Esaada avatar Oct 08 '18 04:10 Esaada

I think transformer_moe use quite different code base from transformer model. If you use hyper-parameters from transformer model code base, it will not contain some mandatory hyper-parameters needed in order to run transformer_moe.

As I read in source code, you will need to at least add some (unused) hyper-parameters like this:

  hparams = transformer.transformer_base_single_gpu()
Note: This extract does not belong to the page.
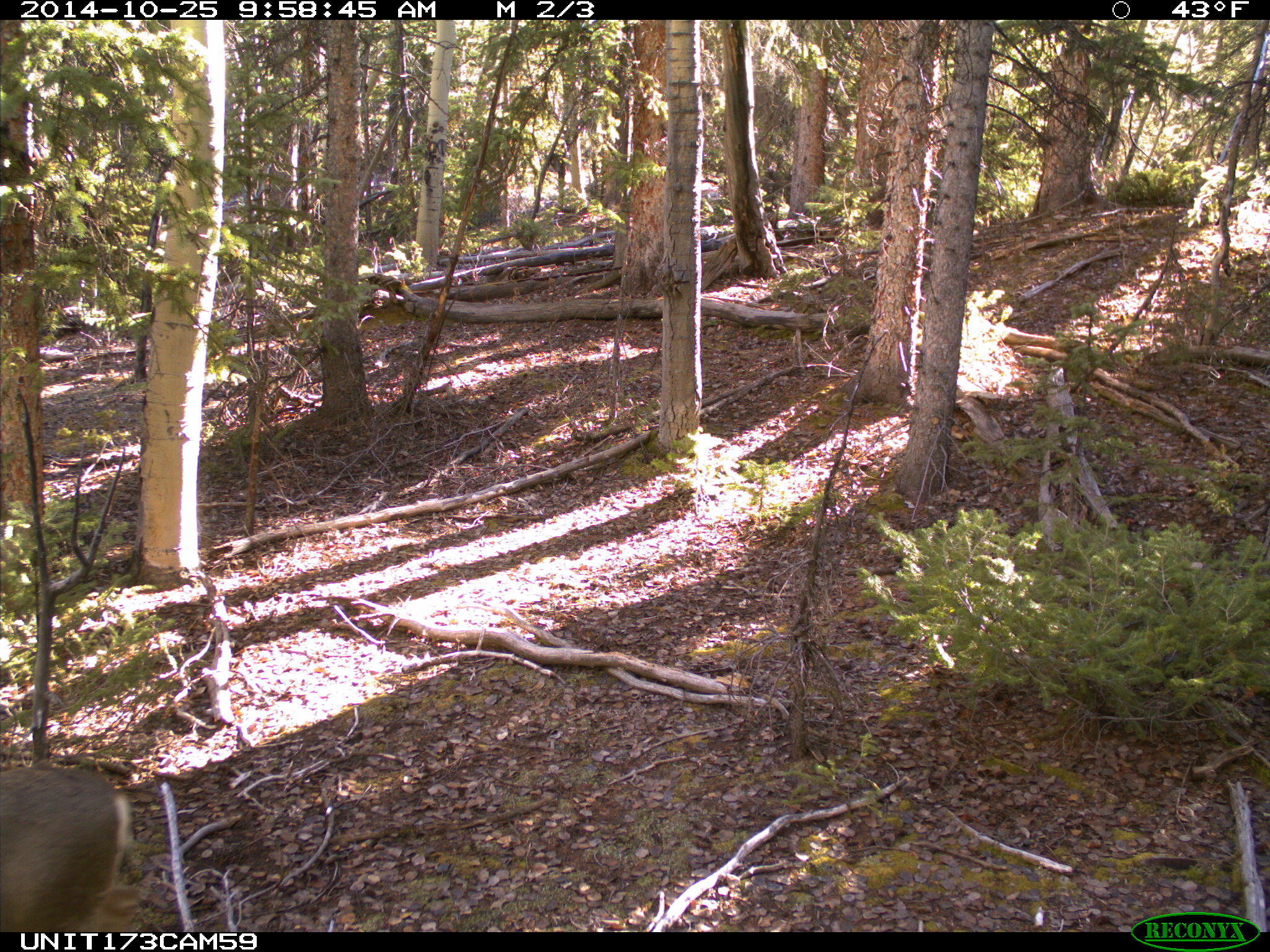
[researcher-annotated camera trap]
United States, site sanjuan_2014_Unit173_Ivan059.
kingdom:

  # Params below are required in order to have transformer_moe perform the same way as transformer
  hparams.layer_types = "a/a/a/a/a#a/a/a/a/a"
  hparams.default_att = "a"
  hparams.default_ff = "fc"

  # Params below may not be used, but need to be exist
  hparams.attention_loc_block_length = 256
  hparams.attention_loc_block_width = 128
  hparams.attention_red_factor = 3
  hparams.attention_red_type = "conv"
  hparams.attention_red_nonlinearity = "none"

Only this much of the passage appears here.